Le mutilazioni, effettuate quasi sempre in età giovanissima, sono umilianti, estremamente dolorose, rischiose per la vita stessa tanto che ci sono anche casi recenti di morte, ad esempio in Egitto e in molti altri Paesi dell’Africa dove ragioni culturali, religiose o di impronta tribale hanno radicato queste pratiche (presenti però anche in Medio Oriente e in Asia). “In ogni caso le conseguenze fisiche, psicologiche e sessuali per le donne sono oggettive e molto pesanti- sottolinea Mori- come rilevato anche da una ricerca condotta negli ultimi anni dal Servizio sanitario regionale in Emilia-Romagna grazie ai finanziamenti previsti dalla legge nazionale 7/2006 per il divieto, la prevenzione e il contrasto delle MGF”.

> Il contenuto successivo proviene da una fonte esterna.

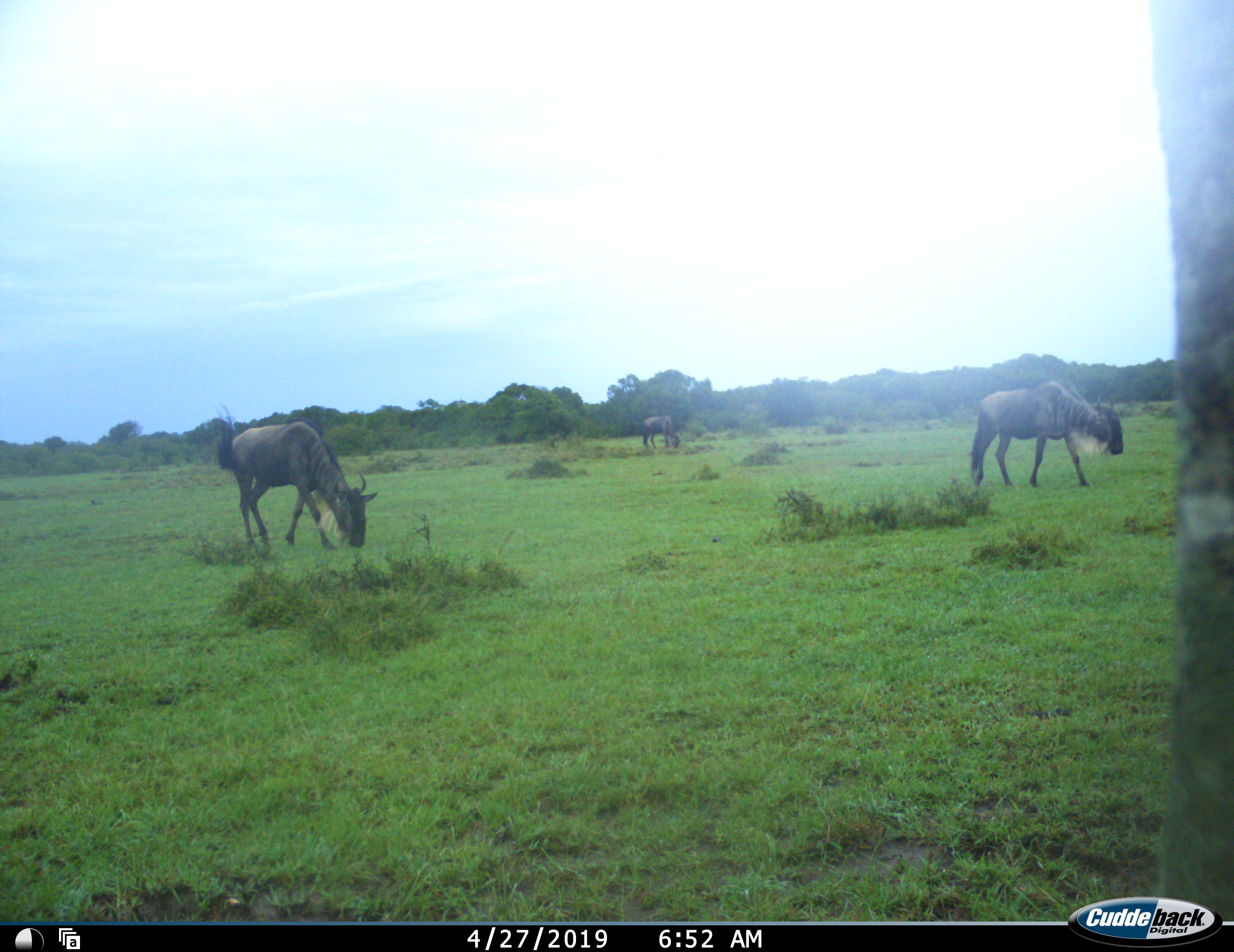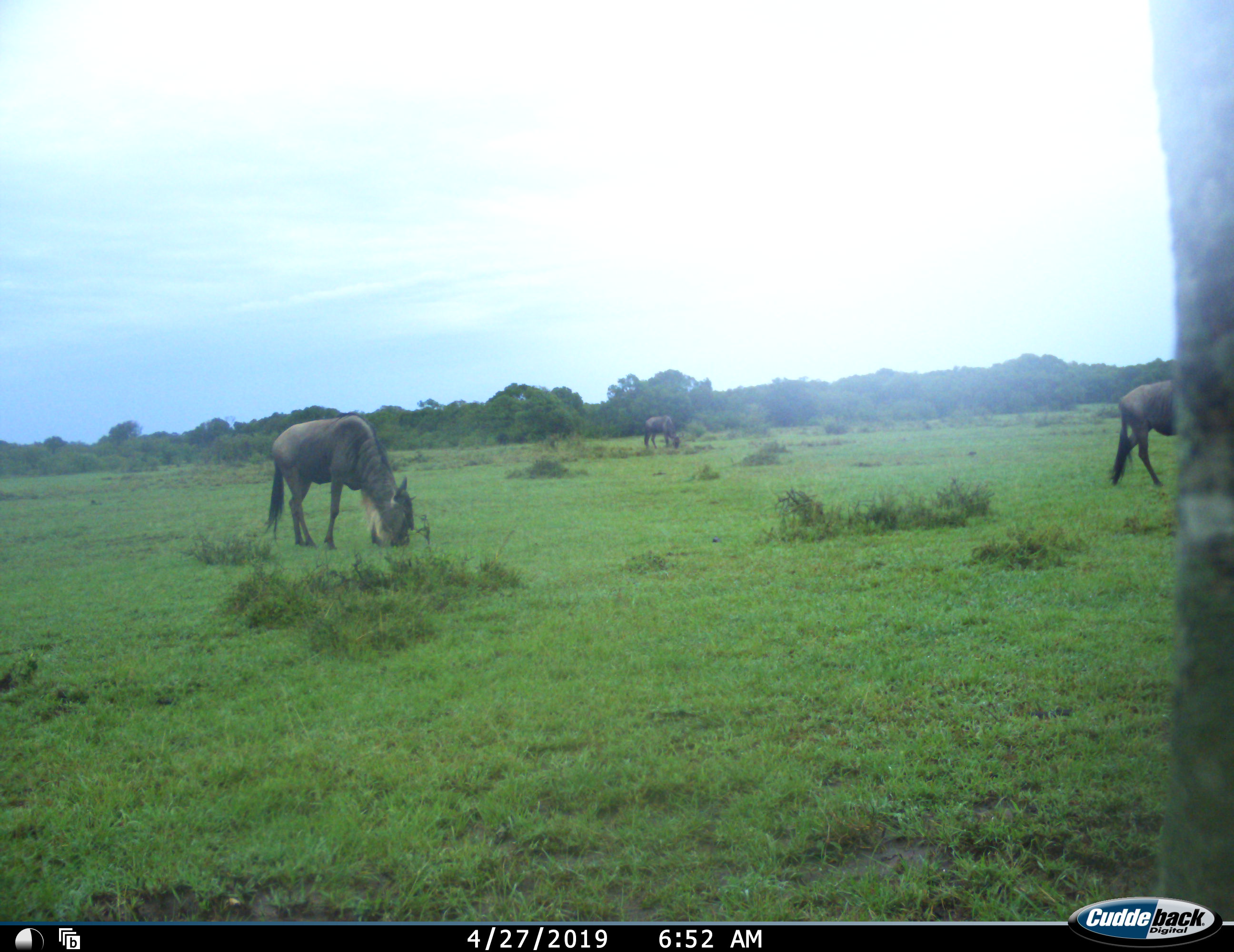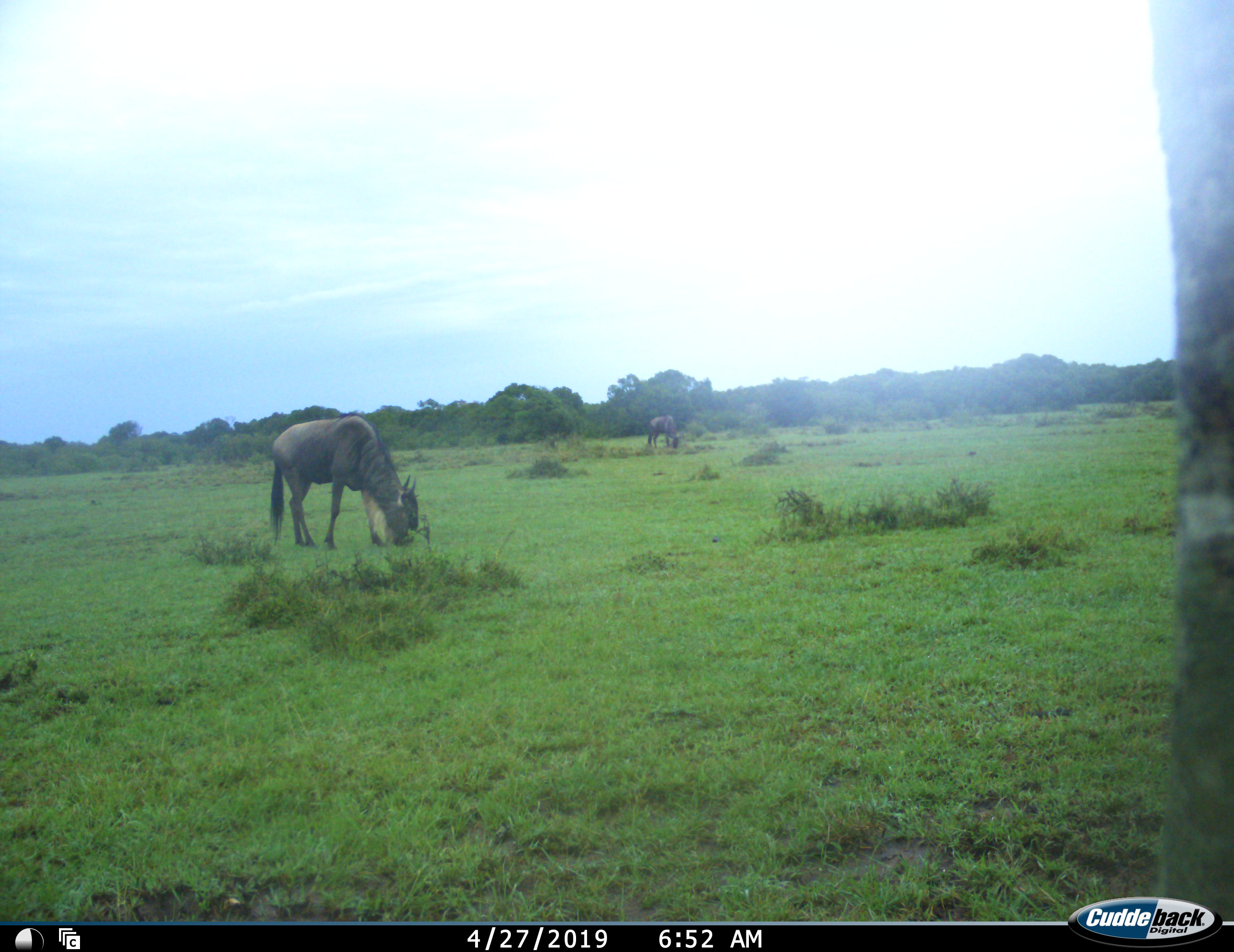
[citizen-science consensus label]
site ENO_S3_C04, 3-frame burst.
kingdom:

Un problema, prosegue la presidente della commissione Parità e diritti, è senz’altro legato ai fondi nazionali, che “diminuiscono ogni anno, tanto che quelli destinati al sociale sono ora pari a zero e quelli sanitari sono così esigui da non permettere una programmazione annuale (637.000 euro sul 2014 dopo cinque-sei anni dalla tranche precedente)”. “Nonostante questo- spiega la consigliera- la nostra Regione ha attivato percorsi sanitari presso le Asl e interventi sociali mirati, ben sapendo che il problema è prima di tutto culturale e dunque richiede una pervasiva informazione e sensibilizzazione al fine di rendere le donne e le ragazze straniere più consapevoli dei propri diritti anche riguardo alla loro salute sessuale e riproduttiva”. Ne sono esempi i laboratori per i giovani nelle scuole sulla strutturazione dell’identità di genere, sui rapporti tra i generi e tra le generazioni nel rispetto delle etnie di appartenenza; la formazione multiculturale degli operatori socio-sanitari e le campagne informative rivolte all’opinione pubblica.

“Occorre potenziare queste azioni- sollecita la presidente Mori- così come l’accesso ai servizi consultoriali e l’integrazione tra cure primarie e centri specialistici con un’assistenza appropriata”. Tali obiettivi rientrano nelle linee guida del Piano socio sanitario regionale e sono fissati, con riferimento alle MGF e alla medicina di genere, nella legge quadro per la parità e contro le discriminazioni di genere 6/2014. “Sarà impegno della Commissione che presiedo contribuire all’attuazione di tutti i provvedimenti finalizzati a prevenire le mutilazioni genitali femminili- conclude Mori- non solo, monitoreremo e solleciteremo i ministeri coinvolti ad erogare adeguati stanziamenti, rinnovando anche l’intesa del 2013 col Dipartimento nazionale Pari opportunità”.